Since the enforcement of the Defamation Act 2013, there’s been a decrease in defamation cases. The Act is viewed to have raised the bar when an action was made against a publisher for making false statements. On the flip side, social media cases in relation to people posting on social media sites and other forums have shot up by 38% - and that figure doesn’t include unreported cases…
Testing the law
Most defamation cases settle before they progress to a contested hearing, so the Act isn’t largely effecting the volume of work received by solicitors. That said, there is an increase in cases involving people posting on social media.
Claimants are testing the law and looking to other actions they can take. The misuse of private information, breach of data protection and harassment are on the up, and they’re not subject to the strict requirements as now required for libel under the Act.
‘Serious harm’ test
Previously, to test ‘serious harm’ the claimant had to prove there was a defamatory tendency in the words used. The Act now means the previous ‘threshold of seriousness’ is no longer used. Instead, the Act requires proof of the libel. The case of Lachaux determined claimants must prove, factually, that on the balance of probabilities, serious harm to the party’s reputation has been caused, or is likely to be caused, as a result of the publishing of the defamatory article.
Only in obvious cases, such as sexual crimes or conspiracy to murder, where they are widely published, can serious harm be inferred.
The test itself has been said to remain an unknown quantity, and will be reviewed in the Court of Appeal this November where it will be determined how the test is applied.
The effect of the Act is that claims, which would previously have succeeded, are now subject to a different test, meaning they wouldn’t be successful now. This is potentially part of the reason parties looking to bring actions are considering alternatives to libel.
The limitation date for a defamation claim - from the date of publication - is one year. This, along with the requirement to show serious harm, makes it even more difficult to make a successful claim.
Social media and the Internet
Most social media posts alone won’t meet the test required to show serious harm. The reason? Although many people posting on social media don’t seek legal advice in respect of what they’re writing, it’s not deemed to be a sufficient publication.
Although social media does produce new claims and further exposure, there’s often an increased problem where the papers feature an article relating to something on social media.
As well as looking to litigate on matters regarding defamatory posts, there are other methods solicitors take in order to deal with unwanted and untrue comments. Requests for removal can be made. Also, efforts can be made with the assistance of private investigators to establish the source of the original article or comment. This can then assist with having the article or comment taken down.
Although most social media posts won’t amount to successful libel claims, it’s always prudent to take care and consider the consequences of any article or post made online, as well as by any other means.
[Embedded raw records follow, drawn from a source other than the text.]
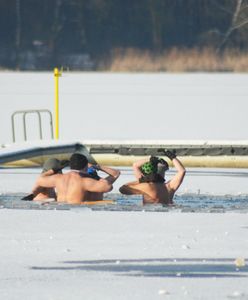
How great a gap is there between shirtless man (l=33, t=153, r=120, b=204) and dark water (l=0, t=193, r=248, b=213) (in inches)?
7.0

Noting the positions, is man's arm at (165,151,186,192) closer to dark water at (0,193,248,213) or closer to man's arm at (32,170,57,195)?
dark water at (0,193,248,213)

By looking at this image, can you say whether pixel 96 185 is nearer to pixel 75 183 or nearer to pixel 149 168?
pixel 75 183

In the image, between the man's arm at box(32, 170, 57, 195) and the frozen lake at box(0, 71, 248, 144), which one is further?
the frozen lake at box(0, 71, 248, 144)

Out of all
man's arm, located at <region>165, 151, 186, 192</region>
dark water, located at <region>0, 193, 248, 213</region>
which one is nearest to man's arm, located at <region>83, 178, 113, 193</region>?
dark water, located at <region>0, 193, 248, 213</region>

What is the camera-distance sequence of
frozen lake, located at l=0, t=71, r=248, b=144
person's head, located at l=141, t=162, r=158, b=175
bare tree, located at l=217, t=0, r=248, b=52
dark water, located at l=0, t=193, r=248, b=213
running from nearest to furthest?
dark water, located at l=0, t=193, r=248, b=213 < person's head, located at l=141, t=162, r=158, b=175 < frozen lake, located at l=0, t=71, r=248, b=144 < bare tree, located at l=217, t=0, r=248, b=52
There are instances where the person posting the comment, post or tweet for example, has a large base of recipients, where it may be deemed a sufficient publication.
This situation arose when Katie Hopkins tweeted a defamatory post about Jack Monroe in a supposed case of mistaken identity. Hopkins’ tweet was easily viewed by her some 600,000 followers on Twitter. It could also be read by anyone else who went on to her public profile. Hopkins has had proceedings issued against her further to tweeting the untrue remarks about Jack Monroe, as it’s likely to be found that in personally attacking an individual in sight of 600,000 followers will amount to a publication. Furthermore, it has been discussed that had Hopkins’ had fewer followers, but one of her followers (with a larger following) retweeted her post, then it would be deemed to have been published by the person (i.e. Hopkins’ follower) who retweeted the post (and therefore published to all of Hopkins followers too).
Claims under the Data Protection Act 1998
Claims being made under misuse of private information (tort) and the Data Protection Act 1998 (“the DPA”) are likely to rise. Claims of this nature don’t have to show they are subject to ‘serious harm’. Instead, actions are brought in relation to personal information, which has been shared without consent, regardless of whether it’s true or not. It was confirmed in the appeal courts of Google Inc v Vidal-Hall that misuse of private information is a tort, and the proof of the loss is unnecessary. As such, more claims under the DPA may continue to come about - and libel claims may continue to decrease.
Whether online or in a published article, it’s always advisable to consider the source and the truth behind any comments, posts or articles. It’s also always worth considering the likelihood of the success of the claim, or whether the claim itself is worth bringing, as the party making the comment or post may not be financially worth suing.